With another mass killing of Black people in America by a white supremacist earlier this month and the U.S. Supreme Court seemingly on the verge of taking away a bedrock piece of women’s reproductive rights, what do the curators–both Black women–see as the future for Black girls?

“I can't say this is not a hard, hard time right now especially when we do this work with children,” Tillet said.

She was particularly moved by Roxane Gay’s recent opinion column in the New York Times following the Uvalde, TX massacre which asked what it means to live in a country which doesn’t protect its children.

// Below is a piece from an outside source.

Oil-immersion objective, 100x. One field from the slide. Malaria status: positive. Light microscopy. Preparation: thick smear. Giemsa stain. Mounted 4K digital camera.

“I often feel that way. This is my life's work that I'm dedicated to doing, empowering Black girls, so the show is personal,” Tillet said. “We are trying to present different ways of intervening telling this story and showing the humanity of Black girls so that we can all do what we need to do to protect them, to advocate for them. The fight continues. That’s, the only thing that I know to do being a Black person who's never really had full rights. Even though we are challenged today, that unfortunately has been the narrative. I know nothing else other than that in this country. I do know it's going to be a harder fight, but I think that we are up for it. We have no choice. We'll fight until freedom actually happens.”

Perhaps the girls in the show, standing on the shoulders of those who came before, will be the ones to see it occur.

“There are so many girls in the show that when I hear them speak, it gives me hope,” Lopez-Diago said. They are so in command. They're so sure of themselves–these are powerful young people–that is what gives me hope, seeing them, hearing them speak, it shines a little candle in the darkness.”